--- Start TASK INPUT ---

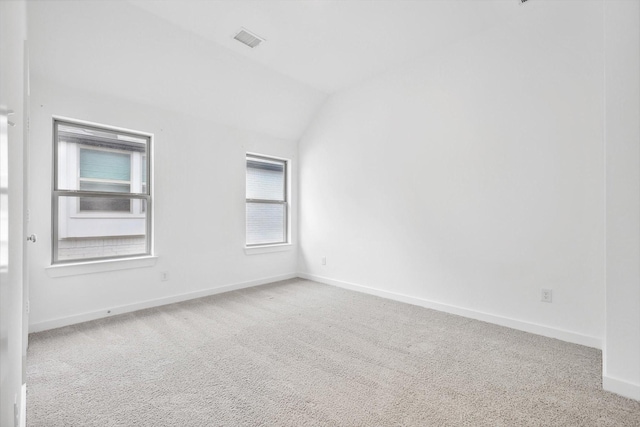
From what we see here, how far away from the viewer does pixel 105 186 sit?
3.28 m

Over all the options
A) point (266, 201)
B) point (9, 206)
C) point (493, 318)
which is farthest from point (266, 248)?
point (9, 206)

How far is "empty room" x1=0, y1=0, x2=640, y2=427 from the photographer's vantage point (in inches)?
72.6

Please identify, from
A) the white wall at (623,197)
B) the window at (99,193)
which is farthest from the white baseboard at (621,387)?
the window at (99,193)

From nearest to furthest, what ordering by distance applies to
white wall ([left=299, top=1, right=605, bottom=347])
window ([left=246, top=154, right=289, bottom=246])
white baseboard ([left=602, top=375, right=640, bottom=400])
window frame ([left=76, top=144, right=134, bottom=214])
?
white baseboard ([left=602, top=375, right=640, bottom=400]) → white wall ([left=299, top=1, right=605, bottom=347]) → window frame ([left=76, top=144, right=134, bottom=214]) → window ([left=246, top=154, right=289, bottom=246])

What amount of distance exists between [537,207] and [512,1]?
176 cm

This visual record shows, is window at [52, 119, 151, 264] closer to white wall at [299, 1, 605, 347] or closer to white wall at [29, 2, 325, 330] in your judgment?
white wall at [29, 2, 325, 330]

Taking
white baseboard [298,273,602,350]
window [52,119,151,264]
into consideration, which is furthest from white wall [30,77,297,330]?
white baseboard [298,273,602,350]

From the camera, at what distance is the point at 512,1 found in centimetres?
261

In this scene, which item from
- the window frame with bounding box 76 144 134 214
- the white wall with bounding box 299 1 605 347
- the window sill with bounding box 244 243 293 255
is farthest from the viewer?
the window sill with bounding box 244 243 293 255

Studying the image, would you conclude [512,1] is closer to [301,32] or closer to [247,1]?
[301,32]

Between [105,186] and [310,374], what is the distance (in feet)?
9.38

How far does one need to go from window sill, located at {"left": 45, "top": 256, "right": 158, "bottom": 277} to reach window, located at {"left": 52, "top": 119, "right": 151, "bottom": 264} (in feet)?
0.50

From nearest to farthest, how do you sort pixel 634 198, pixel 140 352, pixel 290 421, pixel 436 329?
pixel 290 421, pixel 634 198, pixel 140 352, pixel 436 329

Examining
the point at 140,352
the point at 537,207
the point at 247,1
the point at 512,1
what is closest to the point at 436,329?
the point at 537,207
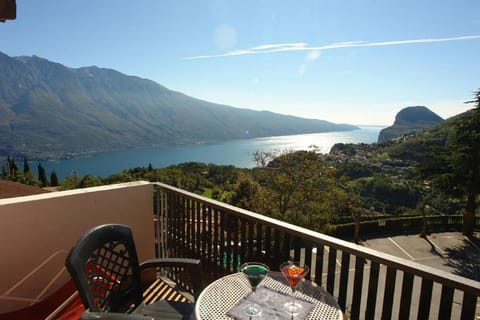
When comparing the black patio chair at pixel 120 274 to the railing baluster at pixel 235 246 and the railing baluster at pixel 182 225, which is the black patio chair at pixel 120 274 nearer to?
the railing baluster at pixel 235 246

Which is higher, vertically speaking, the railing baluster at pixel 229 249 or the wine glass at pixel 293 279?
the wine glass at pixel 293 279

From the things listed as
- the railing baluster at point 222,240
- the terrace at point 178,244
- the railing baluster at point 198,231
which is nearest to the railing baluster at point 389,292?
the terrace at point 178,244

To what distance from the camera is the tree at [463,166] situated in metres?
18.0

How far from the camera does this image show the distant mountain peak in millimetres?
95119

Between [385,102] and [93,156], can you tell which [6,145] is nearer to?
[93,156]

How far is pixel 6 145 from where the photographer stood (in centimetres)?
7819

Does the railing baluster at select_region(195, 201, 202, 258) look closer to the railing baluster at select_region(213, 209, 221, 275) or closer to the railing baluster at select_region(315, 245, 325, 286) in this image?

--- End TASK INPUT ---

Quote the records exactly, starting with the line that contains "Between [385,102] and" and continuing through the end of the records, with both ends included.

Between [385,102] and [93,156], can you tell which [6,145] is nearer to?
[93,156]

How far is pixel 6 145 from where the photographer stood (in centimetres)?
7819

Does the railing baluster at select_region(195, 201, 202, 258) look closer to the railing baluster at select_region(213, 209, 221, 275) or closer to the railing baluster at select_region(315, 245, 325, 286) in this image?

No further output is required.